Buffering is a second condition for better coping with crises. That sounds logical.

"True. But if you look at our own food system, you'll see that the focus has been on efficiency improvement for decades. Buffers have disappeared from our food system as no economic value is added until they suddenly appear to be needed. India is often cited as a perfect example of a country with inefficient value chains. Having learned from food shortages in the past, the government invested heavily in enormous food reserves. That was very useful during COVID-19; in contrast to many other countries, there were no food shortages in India. So should we too invest in food reserves? These reserves would have to be given economic value somewhere in the value chain. And that leads to the question of who should create the reserves and who pays the price of doing so? It costs money to build reserves."

The third condition is that we need to have sufficient connections within and between food systems. Can you explain that?

"During COVID-19, we saw that measures taken to prevent the spread of the coronavirus unintentionally had a negative effect on that connectivity. The health shock led to immobility, which resulted in local food shortages in some low-income countries. However, maximum connectivity is also not good. Bird flu was spread on a large scale because poultry products are transported worldwide or birds fly from one company to another. But connectivity is an important characteristic of resilience; you'll have to search for an optimum."

The last condition is diversity. Are systems with less diversity more vulnerable?

"Yes, science has proved that conclusively. When diversity is mentioned, you immediately think of biodiversity, but it also plays a role in other factors. For example, diversity in retail: a food system becomes vulnerable as soon as it's dominated by a few large retailers and no more small retailers are left.

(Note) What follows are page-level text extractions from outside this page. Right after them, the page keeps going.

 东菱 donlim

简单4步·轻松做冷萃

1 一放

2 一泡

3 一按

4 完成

That uniformity is bad for the reaction capacity and absorption capacity of a food system."

The key question: what can policymakers do with this knowledge?

"The point is that there's not just one captain at the helm of the food system. If you look at our country, you can see that there's no such thing as 'food and nutrition policy'; it's more like the sum of different policies. Simultaneously, we can say with a probability bordering on certainty that the pandemic won't be the last shock that our food system will be exposed to. More shocks will follow, and they'll be of a different nature. If we want to make our food system more resilient, we need a focused food and nutrition policy. The path to that begins by recognising that differences in interest between stakeholders in society play a role. These interests must be carefully weighed and translated into steering mechanisms that must partly be implemented by the government. And that's not an easy process in the Netherlands. For example, the United Kingdom has since few years had a sugar tax as a reaction to the problem of obesity. In the Netherlands there's a lot of resistance to taxing food. At the same time, a sort of collective insight has arisen on the need to make Dutch agriculture more sustainable because the negative side-effects have become too big. The first steps towards a food and nutrition policy have been taken. The next question is whether we know which knobs to turn to make the system more resilient."

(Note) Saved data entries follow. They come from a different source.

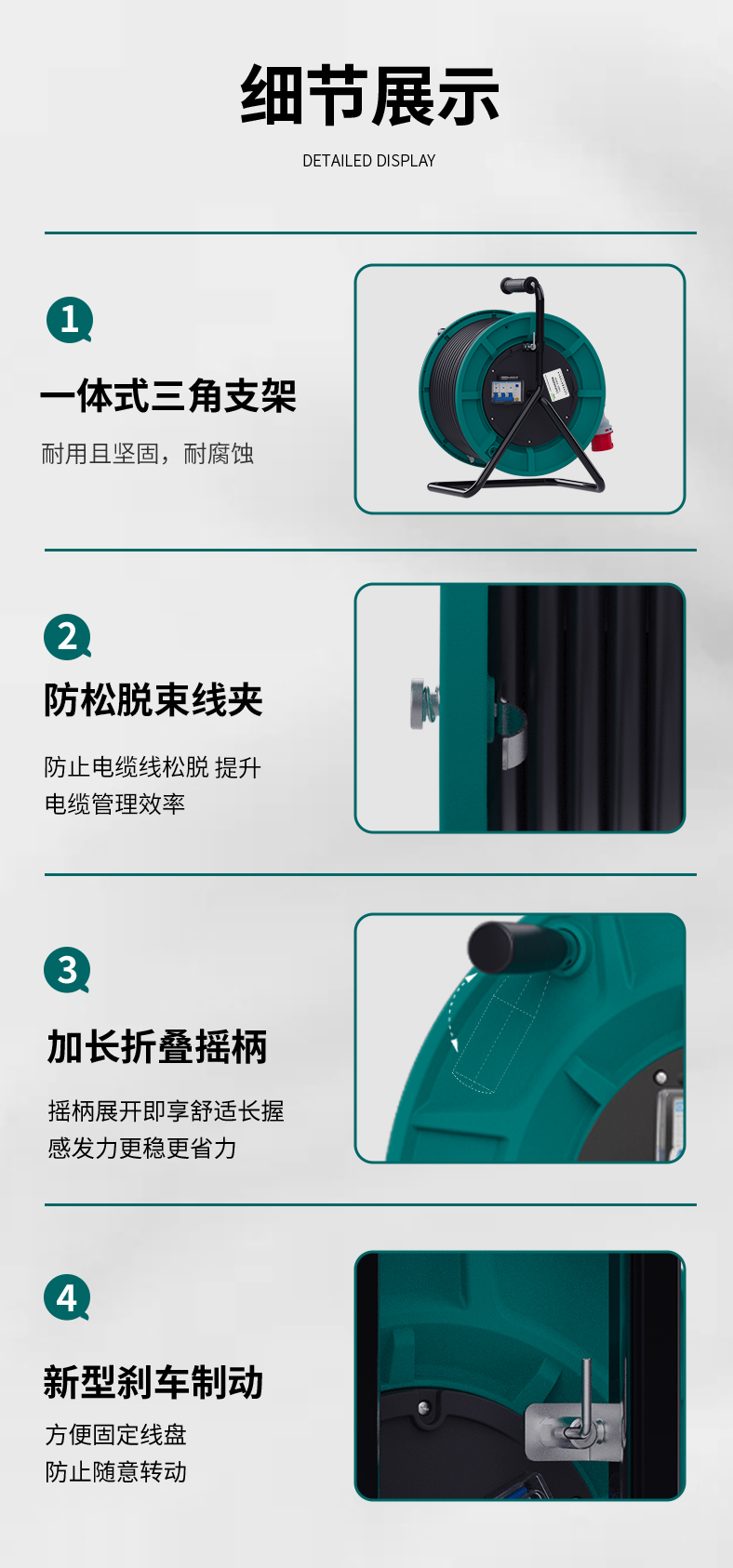 细节展示
DETAILED DISPLAY

1
一体式三角支架
耐用且坚固，耐腐蚀

2
防松脱束线夹
防止电缆线松脱 提升电缆管理效率

3
加长折叠摇柄
摇柄展开即享舒适长握感发力更稳更省力

4
新型刹车制动
方便固定线盘
防止随意转动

Isn't it time for a minister who's responsible for our food and nutrition policy?

"That would be interesting, but the preceding step demands first creating policy that's based on our food system and not on the agricultural production system. Moreover, government policy is only one of many mechanisms to increase resiliency. For example, the consumer's changing demand for more regional products as well as reversing the concentration of retail companies that is still ongoing. But it is nevertheless very clear that we have to be better prepared for the next shock, a shock that could appear totally different from COVID-19."